Hasina is accused of overseeing a system of enforced disappearances during her time in office, as well as for the mass killing of protesters in July and August last year, the Sky News mentioned.
She is accused of overseeing a network of secret detention centres where it's alleged her political opponents were interrogated, tortured, and some killed -- all under the banner of a "war on terror".After she was toppled by the protests fled to India on August 5, Bangladesh's International Crimes Tribunal issued two arrest warrants for her.
Bangladesh had sent formal letters for her extradition but received no official response from New Delhi, Prof Yunus said.
However, he insisted that Hasina would face the court, whether physically present in Bangladesh or in absentia, in India.
Prof Yunus recently visited one of the now "infamous secret jails", code-named the "House of Mirrors".
"This is just the ugliest thing that you can see, you can feel, or you can observe."
Prof Yunus said the number and range of people involved in the alleged crimes was "taking time" to work through. "Everybody was involved in it all."
"The whole government was involved in it.

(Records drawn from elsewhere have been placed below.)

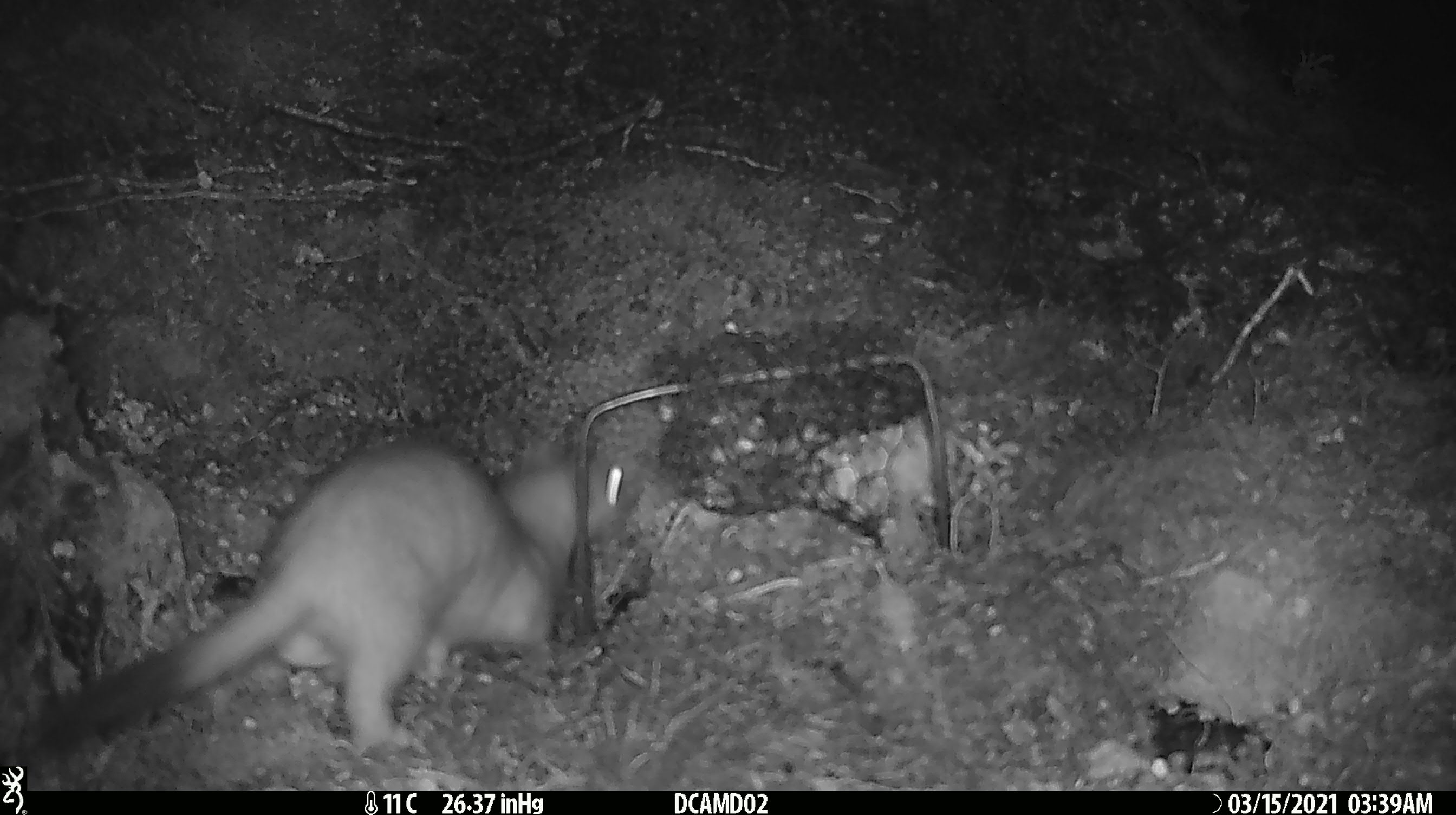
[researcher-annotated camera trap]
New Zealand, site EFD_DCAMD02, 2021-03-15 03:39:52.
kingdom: Animalia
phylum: Chordata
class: Mammalia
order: Carnivora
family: Mustelidae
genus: Mustela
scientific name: Mustela erminea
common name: stoat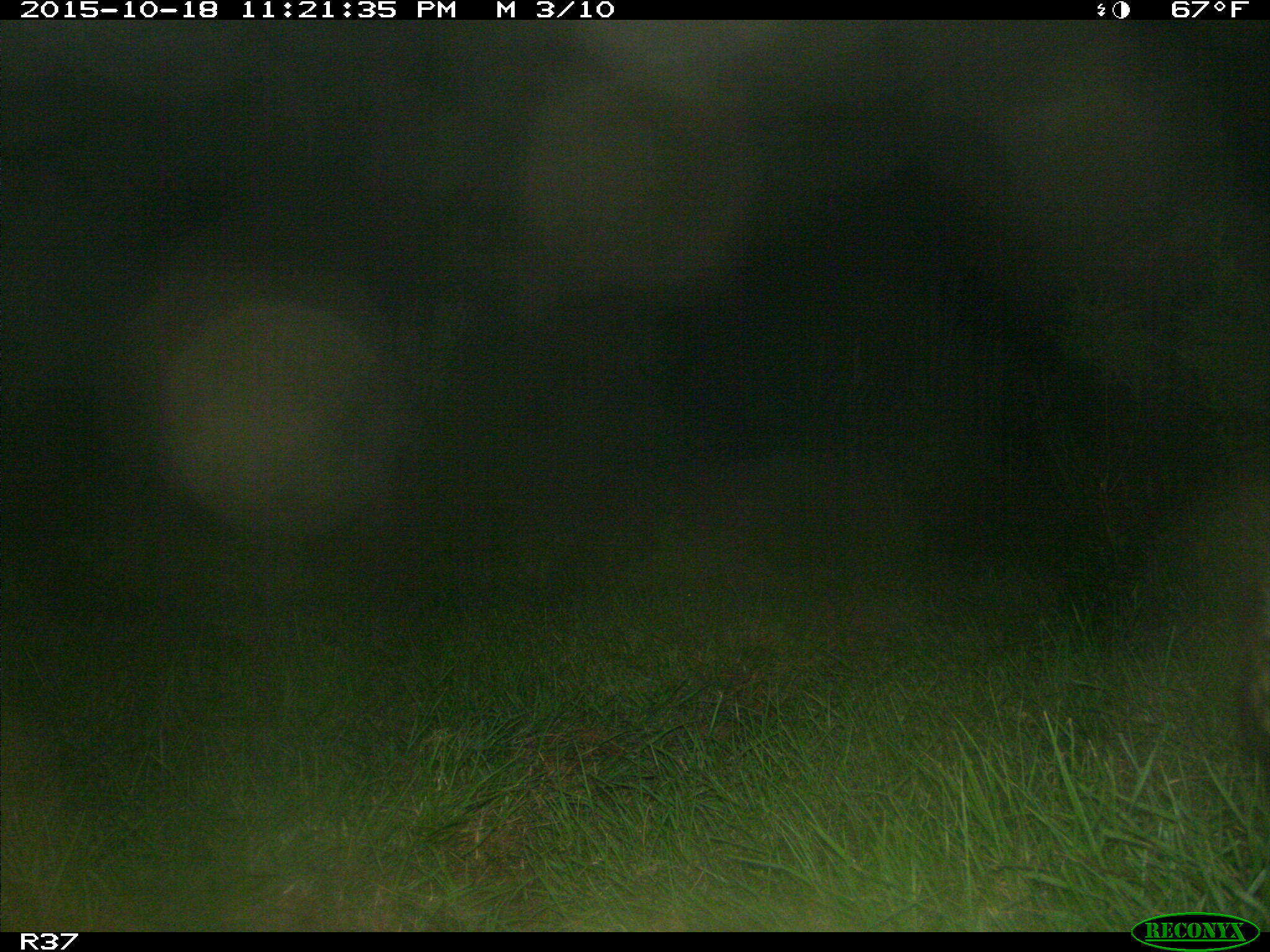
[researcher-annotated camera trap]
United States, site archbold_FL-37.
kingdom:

So, you cannot distinguish who was really and enthusiastically doing it, who was doing it under orders and who was not quite supportive but carrying out those kinds of things."

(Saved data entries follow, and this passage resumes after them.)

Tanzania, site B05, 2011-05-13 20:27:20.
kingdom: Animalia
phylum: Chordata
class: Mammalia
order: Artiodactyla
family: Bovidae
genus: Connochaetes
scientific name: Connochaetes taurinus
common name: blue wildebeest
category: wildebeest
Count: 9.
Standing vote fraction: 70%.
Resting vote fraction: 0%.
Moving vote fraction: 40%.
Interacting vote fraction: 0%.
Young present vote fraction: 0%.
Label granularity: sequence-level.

Hasina, the military and police are also accused of a violent crackdown on protesters in July and August which the UN estimates killed as many as 1,400 people in the days before the former prime minister fled.
Prof Yunus tried to manage expectations around how quickly the families of victims will see justice, and whether that will happen under his watch.

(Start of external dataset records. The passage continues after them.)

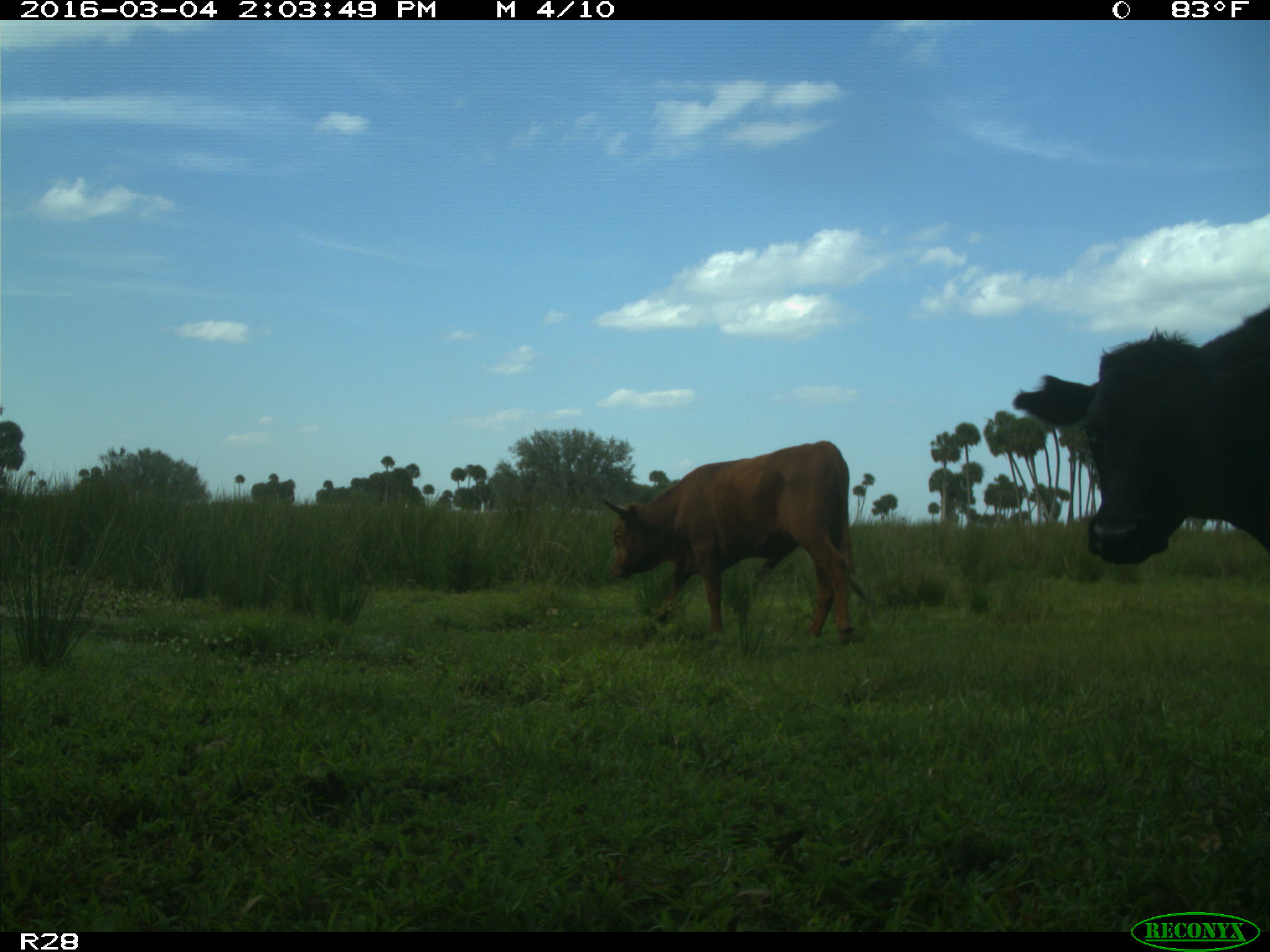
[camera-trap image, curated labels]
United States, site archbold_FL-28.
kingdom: Animalia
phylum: Chordata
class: Mammalia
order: Artiodactyla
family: Bovidae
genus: Bos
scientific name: Bos taurus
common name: domestic cow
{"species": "Bos taurus (domestic cow)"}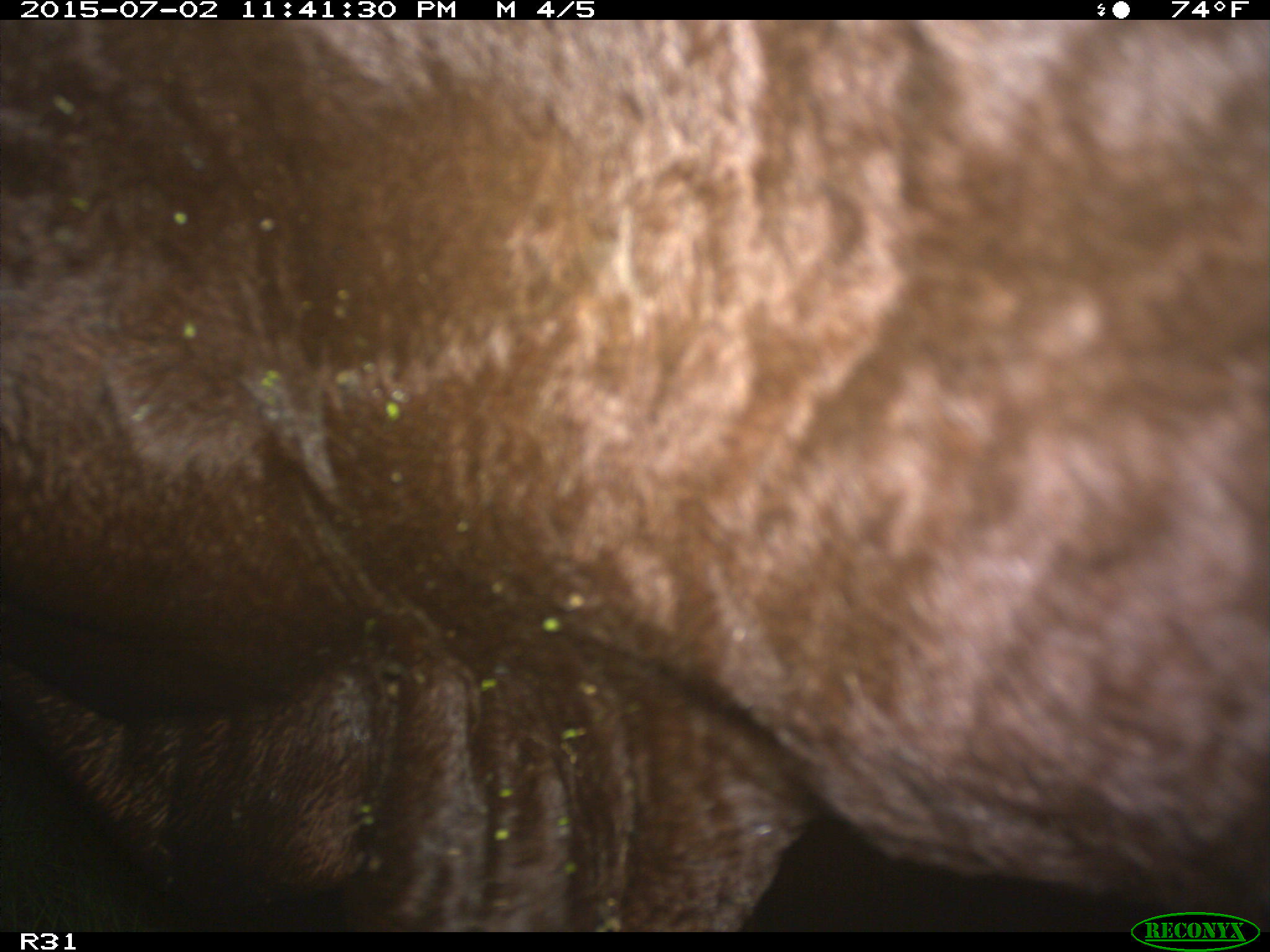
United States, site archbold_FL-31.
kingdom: Animalia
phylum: Chordata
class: Mammalia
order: Artiodactyla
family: Bovidae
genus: Bos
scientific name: Bos taurus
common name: domestic cow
Bos taurus (domestic cow).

Elections for a new government in the country could happen as early as December.
"Some will get punished, some will still be under the process, some will still be untraceable," the chief adviser said.
ANTI-GRAFT PROBES
Prof Yunus has had a large in-tray to deal with since taking over a country in turmoil, including anti-corruption probes into those connected to Hasina.
British Labour MP Tulip Siddiq, who is Hasina's niece, is one of those being investigated by the country's Anti-Corruption Commission.
Prof Yunus said the case against her was "serious", that she had a large amount of "wealth left behind" in the country and "everything" would be looked at.
Tulip resigned as anti-corruption minister in January after being named in the investigation in Bangladesh.
A spokesperson for the London MP said she "totally denies the claims" and had "not been contacted on these matters".
REFUGEE CRISIS
The influx of Rohingya refugees into Bangladesh is another challenge for the Yunus-led interim government.
There's been a sharp rise in the number of the mainly Muslim minority fleeing Myanmar into Bangladesh amid violence escalating in the country's long-running civil war.
Prof Yunus said they were now in talks with "rebel groups" in Myanmar about the possibility of a "safe zone" to eventually help the Rohingya refugees to return to their homeland.
He also acknowledged big problems in Bangladesh's Cox's Bazar, home to the largest refugee camp in the world, where an estimated one million Rohingya refugees have fled to -- and where "violence, drugs and paramilitary activities" are rife.
The tension, Yunus said, "will not disappear".